→ **PASSAGE**:
··········
Macros¶

Overview:

Teaching: 20 min
Exercises: 10 min

Objectives

Understand what a $\LaTeX$ macro is, and a few of their uses
To be able to define your own macros

Imagine if you will...¶

Suppose you have spent the past 3 months labouring over a wonderful paper you're planning to submit to a prestigous journal, and are just waiting on your supervisor's comments before pushing the button and sending it off. Your supervisor gets back to you and approves of everything, sure it's over 30 pages long, but every single one of those pages is necessary. There's just a couple of comments:

In some places you've used $\nabla^2$ for the laplacian, and in others you've used $\Delta$,
You've used the variable $\mu$ for both the viscosity of a fluid and the mean value of it's stochastic distribution,
There are some hanging brackets, and brackets of the wrong size, in a number of places.

Then comes the dread realisation when you realise you're going to have to do the following to fix these issues;

This one isn't too bad you think, I can just do a CTRL+F (find and replace) in my .tex file to find every instance of $\Delta$, and replace it with $\nabla^2$. Of course, I'm going to have to manually check that I'm replacing the right things in the right place as I go, but this isn't too bad.
This one is going to be a pain - you can't just find and replace every instance of $\mu$, because half of them are correct! You're going to have to first decide on a new variable, then go through every instance of $\mu$ using the "find in text" feature, determine manually if it needs replacing or not, then replace it, and repeat for the whole document!
At this point you get fed up - how on earth are you going to find every set of mismatched brackets? And once you do, how do you know the correct size you should make them so that they fit around the expression they contain? What if you need to find an instance where you've used a ( on the left but a ] on the right? The list goes on...

Setup+:

Below is some sample text that illustrates the above problems, albeit on a much smaller scale (it's only one paragraph, with one instance of each problem). However, this will be enough for our purposes - feel free to write your own example text, or copy this into the body of the document you are working with.

In [1]:

%%pdflatex
In this paper we are interested in solving the following system of equations;
\begin{align} \label{eq:NSEqn}
    \rho\dfrac{\partial v}{\partial t} + \rho (v\cdot\nabla)v &= -\nabla P + \gamma \rho + \mu \nabla^2 v,
\end{align}
for randomly realised viscosity $\mu\sim\mathrm{N}(\mu, \sigma^2)$ and constant density $\rho$.
The vector field $\gamma$ and pressure gradient $P$ are assumed known, and along with $v$ are functions of the spatial variable $x$ and temporal variable $t$.
Demonstrating existence, uniqueness and regularity of the solution to \eqref{eq:NSEqn} in the event that $\mu=0$ and hence the $\Delta v$ is trivial, and so we retain this term in order to formulate the main theorm of our paper.
We also introduce randomness in the viscosity parameter $\mu$, because we found that without this, it was also a simple task to determine the aforementioned existence, uniqueness and regularity properties.

Out[1]:

NOTE: Remember that you'll need to run $\LaTeX$, then BibLaTeX, then $\LaTeX$ again to get the equation numbers to appear!
··········
→ **COLLECTED MATERIAL**:
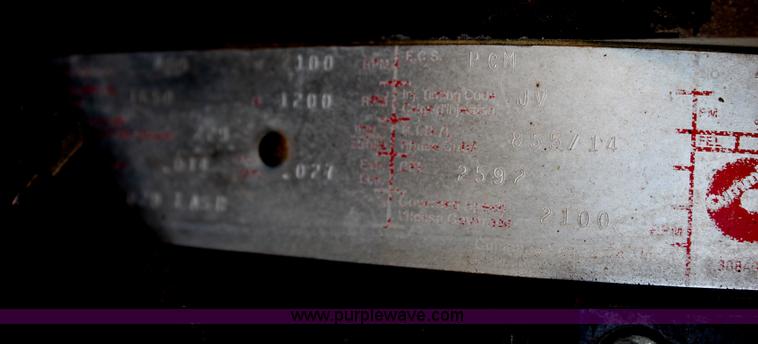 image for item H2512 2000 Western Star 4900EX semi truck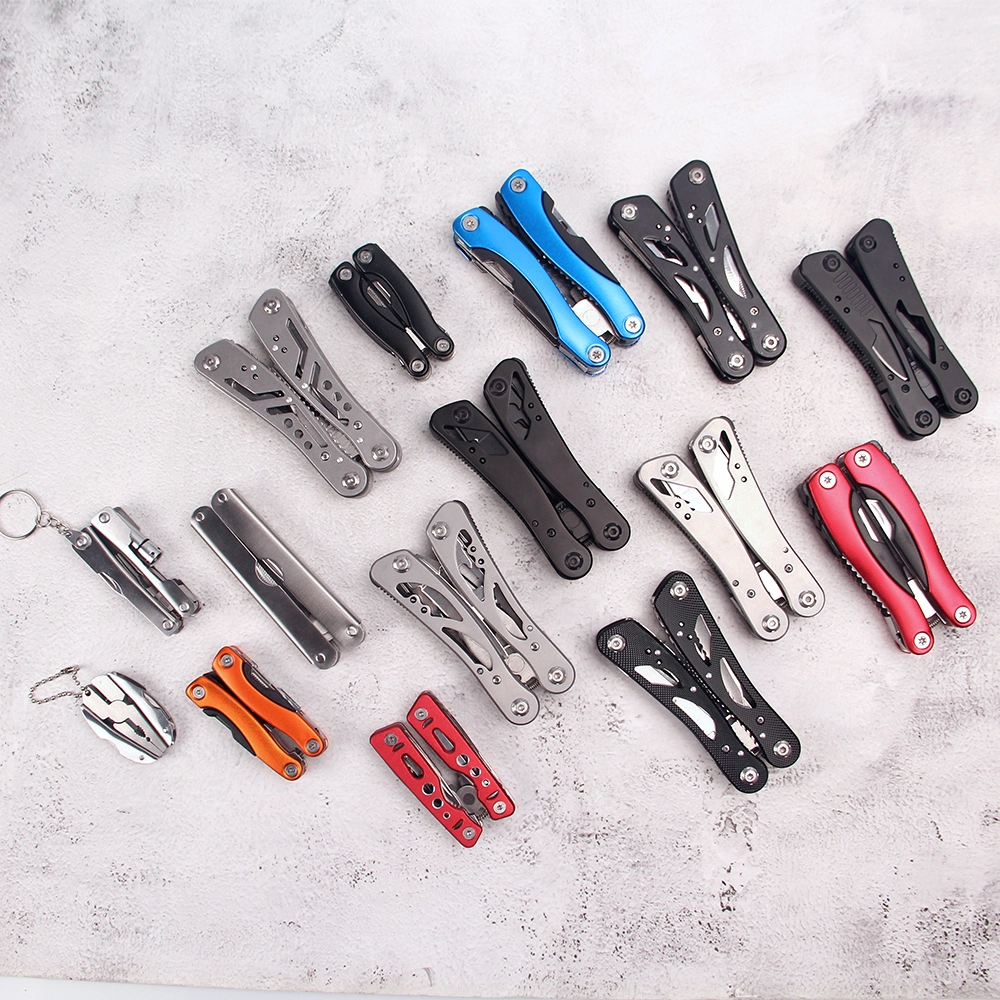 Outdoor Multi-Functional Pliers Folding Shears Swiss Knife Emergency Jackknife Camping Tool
··········
→ **DIRECTIVE A**: From the lesson on LaTeX macros, output the part that opens with the words containing "Then comes the" and closes with "the whole document!".
→ **DIRECTIVE B**: Please mark each statement yes or no against the lesson on LaTeX macros, quoting the words that decide it: (i) The lesson allows 10 minutes for exercises. (ii) According to the supervisor, the paper runs to fewer than 30 pages. (iii) The sample text has one instance of each problem.
→ **DIRECTIVE C**: Resume the lesson on LaTeX macros after its final sentence.
The lines have no connection to the lesson on LaTeX macros.

→ **EXPECTED ANSWER A**:
Then comes the dread realisation when you realise you're going to have to do the following to fix these issues;

This one isn't too bad you think, I can just do a CTRL+F (find and replace) in my .tex file to find every instance of $\Delta$, and replace it with $\nabla^2$. Of course, I'm going to have to manually check that I'm replacing the right things in the right place as I go, but this isn't too bad.
This one is going to be a pain - you can't just find and replace every instance of $\mu$, because half of them are correct! You're going to have to first decide on a new variable, then go through every instance of $\mu$ using the "find in text" feature, determine manually if it needs replacing or not, then replace it, and repeat for the whole document!

→ **EXPECTED ANSWER B**:
(i) Yes: "Exercises: 10 min"
(ii) No: "sure it's over 30 pages long"
(iii) Yes: "with one instance of each problem"

→ **EXPECTED ANSWER C**:
%%pdflatex
In this paper we are interested in solving the following system of equations;
\begin{align} \label{eq:NSEqn}
    \rho\dfrac{\partial v}{\partial t} + \rho (v\cdot\nabla)v &= -\nabla P + \gamma \rho + \mu \nabla^2 v,
\end{align}
for randomly realised viscosity $\mu\sim\mathrm{N}(\mu, \sigma^2)$ and constant density $\rho$.
The vector field $\gamma$ and pressure gradient $P$ are assumed known, and along with $v$ are functions of the spatial variable $x$ and temporal variable $t$.
Demonstrating existence, uniqueness and regularity of the solution to \eqref{eq:NSEqn} in the event that $\mu=0$ and hence the $\Delta v$ is trivial, and so we retain this term in order to formulate the main theorm of our paper.
We also introduce randomness in the viscosity parameter $\mu$, because we found that without this, it was also a simple task to determine the aforementioned existence, uniqueness and regularity properties.

%%pdflatex
In this paper we are interested in solving the following system of equations;
\begin{align} \label{eq:NSEqn}
    \rho\dfrac{\partial v}{\partial t} + \rho (v\cdot\nabla)v &= -\nabla P + \gamma \rho + \mu \nabla^2 v,
\end{align}
for randomly realised viscosity $\mu\sim\mathrm{N}(\mu, \sigma^2)$ and constant density $\rho$.
The vector field $\gamma$ and pressure gradient $P$ are assumed known, and along with $v$ are functions of the spatial variable $x$ and temporal variable $t$.
Demonstrating existence, uniqueness and regularity of the solution to \eqref{eq:NSEqn} in the event that $\mu=0$ and hence the $\Delta v$ is trivial, and so we retain this term in order to formulate the main theorm of our paper.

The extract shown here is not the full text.